Don Diego de la Vega : Premièrement, il n’y a rien de surprenant dans l’enquête. Deuxièmement, ça ne touche que des personnes qui n’ont pratiquement aucun pouvoir. Le vrai pouvoir ce n’est pas Shakira, Tony Blair, ou un joueur du PSG, c’est la FED, la BCE, quelques politiques de grands pays. Cela peut émouvoir le landernau médiatique, mais ce ne sont pas des révélations chocs. Le fait que des membres haut placés de la FED aient fait du trading pour leur compte personnel est une révélation plus importante et cela se place plus haut dans la gradation des conflits d’intérêts.

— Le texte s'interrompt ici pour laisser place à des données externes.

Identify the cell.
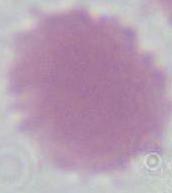

An erythrocyte.

Micrograph. 1000x magnification.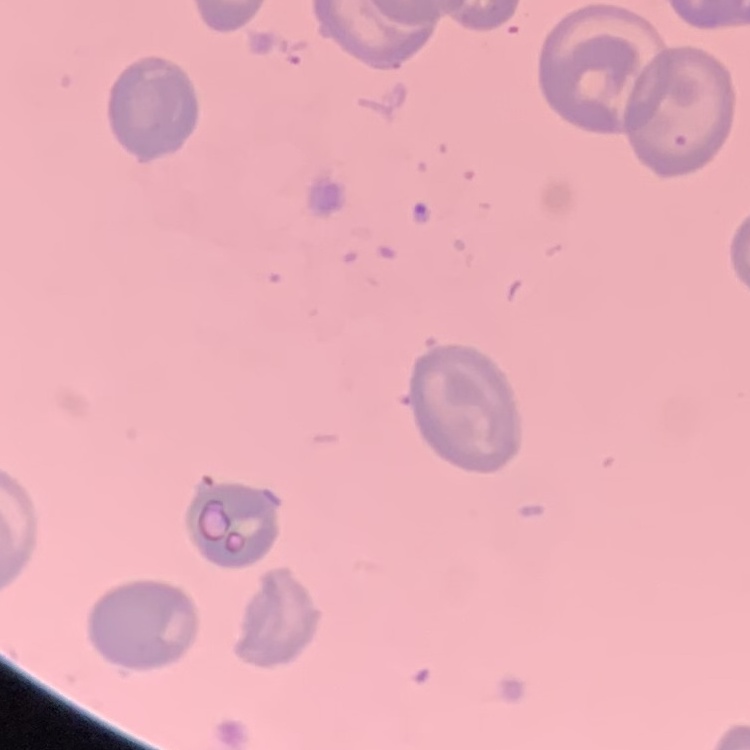
Summary:
  - Red blood cell morphology: no rouleaux formation
  - Preparation: thin blood film
  - Stain: Field's or Giemsa
  - Image type: one tile cut from a larger photomicrographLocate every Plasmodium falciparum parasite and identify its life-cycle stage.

Chapitre 1 : des ordres de grandeur à considérer

Jean-Philippe Delsol : Les estimations varient avec des chiffres plus ou moins élevés. On peut retenir tout d’abord le chiffre de 7900 milliards d’euros, mais il n’est pas clair. Dans les comptes « épinglés », il y a des montants très différents et de nature très différentes.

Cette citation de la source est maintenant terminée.